Princess Margaret's former English country retreat, The Old House in West Sussex, is on the market for the first time at £3.95 million (about $5.3 million). The 15th-century estate where the princess and Lord Snowdon hosted aristocrats and artists later inspired scenes in Netflix's The Crown, putting a storied slice of royal history up for grabs.

Key Takeaways

Why is Princess Margaret's former English country retreat for sale now?

Known as The Old House, the rambling West Sussex property is appearing on the open market for the first time in its history. Lord Snowdon sold it privately in 2003, and the current owners acquired it in another off-market deal two years later.

Now listed with Blue Book Agency at £3.95 million (about $5.3 million), the sale opens access to a retreat that long served as an escape from the couple's apartment at Kensington Palace. For more celebrity and heritage listings, browse our Luxury Real Estate & Dream Homes coverage.

What makes The Old House a Crown-worthy estate?

Long before Netflix dramatized royal life, The Old House was already part of Britain's cultural story. Its colorful past inspired a season-three episode of The Crown, according to Robb Report.

The residence reflects more than five centuries of additions. Georgian expansions layered onto the original Tudor structure created exposed timber beams, original fireplaces, Georgian paneling, and bay windows.

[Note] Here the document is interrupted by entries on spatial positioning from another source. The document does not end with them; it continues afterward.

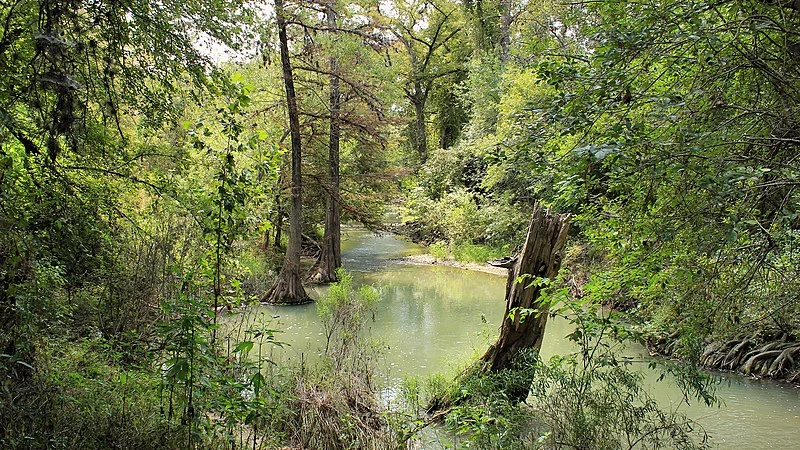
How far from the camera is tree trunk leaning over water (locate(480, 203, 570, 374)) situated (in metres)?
5.66

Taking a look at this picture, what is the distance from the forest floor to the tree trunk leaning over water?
10.7 meters

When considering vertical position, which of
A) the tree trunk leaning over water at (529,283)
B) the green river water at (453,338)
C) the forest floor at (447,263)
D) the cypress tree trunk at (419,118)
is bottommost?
the green river water at (453,338)

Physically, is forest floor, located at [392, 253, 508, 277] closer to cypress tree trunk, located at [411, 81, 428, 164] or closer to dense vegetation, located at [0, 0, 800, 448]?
cypress tree trunk, located at [411, 81, 428, 164]

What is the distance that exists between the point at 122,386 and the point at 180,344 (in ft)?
3.62

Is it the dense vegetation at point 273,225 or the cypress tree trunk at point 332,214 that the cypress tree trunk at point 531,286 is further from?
the cypress tree trunk at point 332,214

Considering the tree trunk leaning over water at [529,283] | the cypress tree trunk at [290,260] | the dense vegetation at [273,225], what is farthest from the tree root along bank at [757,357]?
the cypress tree trunk at [290,260]

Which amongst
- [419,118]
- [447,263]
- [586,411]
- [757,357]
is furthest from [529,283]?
[419,118]

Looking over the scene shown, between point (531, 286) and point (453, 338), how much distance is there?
4.31 metres

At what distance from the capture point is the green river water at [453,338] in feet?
19.6

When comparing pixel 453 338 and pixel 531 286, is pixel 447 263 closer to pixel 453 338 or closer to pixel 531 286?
pixel 453 338

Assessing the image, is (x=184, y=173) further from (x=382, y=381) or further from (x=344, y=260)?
(x=344, y=260)

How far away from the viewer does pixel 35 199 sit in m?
3.84

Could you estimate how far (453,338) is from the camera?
31.6 feet

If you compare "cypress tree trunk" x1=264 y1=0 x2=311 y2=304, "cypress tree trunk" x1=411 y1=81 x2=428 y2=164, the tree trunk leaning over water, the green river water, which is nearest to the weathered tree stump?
the tree trunk leaning over water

A double reception room overlooks gardens, while an Aga-equipped kitchen opens onto terraces facing Snowdon's man-made lake.

One upstairs bathroom still features vintage newspaper clippings, royal gossip, and family photographs—one of Snowdon's quirkiest design choices, largely untouched for decades.

Who lived and partied at this West Sussex retreat?

Artist and stage designer Oliver Messel gifted the once-dilapidated cottage to Armstrong-Jones shortly before the photographer married Princess Margaret in 1960. Snowdon transformed it into a secluded country house where European aristocrats mingled with writers, actors, and artists.

By the mid-1960s, weekends at The Old House were society legend. Guests included actor Peter Sellers, ballerina Dame Margot Fonteyn, Bianca Jagger, financier Sir Evelyn de Rothschild, and author Edna O'Brien. The Queen Mother even presided over the opening of the estate's stepping stones during an on-property ceremony.

What does $5.3 million buy on the grounds?

Beyond the main house, the 5.5-acre estate includes formal garden rooms linked by bridges, stepping stones, and water features. An island pavilion, restored vegetable gardens, and spring bluebells anchor the landscaped grounds around Snowdon's man-made lake.

Outbuildings add creative flair: a pool house with guest accommodations, a library housed in Snowdon's former photographic darkroom, and a folly built from a balcony salvaged from Ascot Racecourse's Royal Box. One bedroom preserves its original exposed timber framing.

"There are country houses and then there are houses that become part of the national story. The Old House falls firmly into the latter category," Blue Book Agency director Theo James-Wright told Robb Report. "What Lord Snowdon created here was not simply a private home but an extraordinary creative retreat."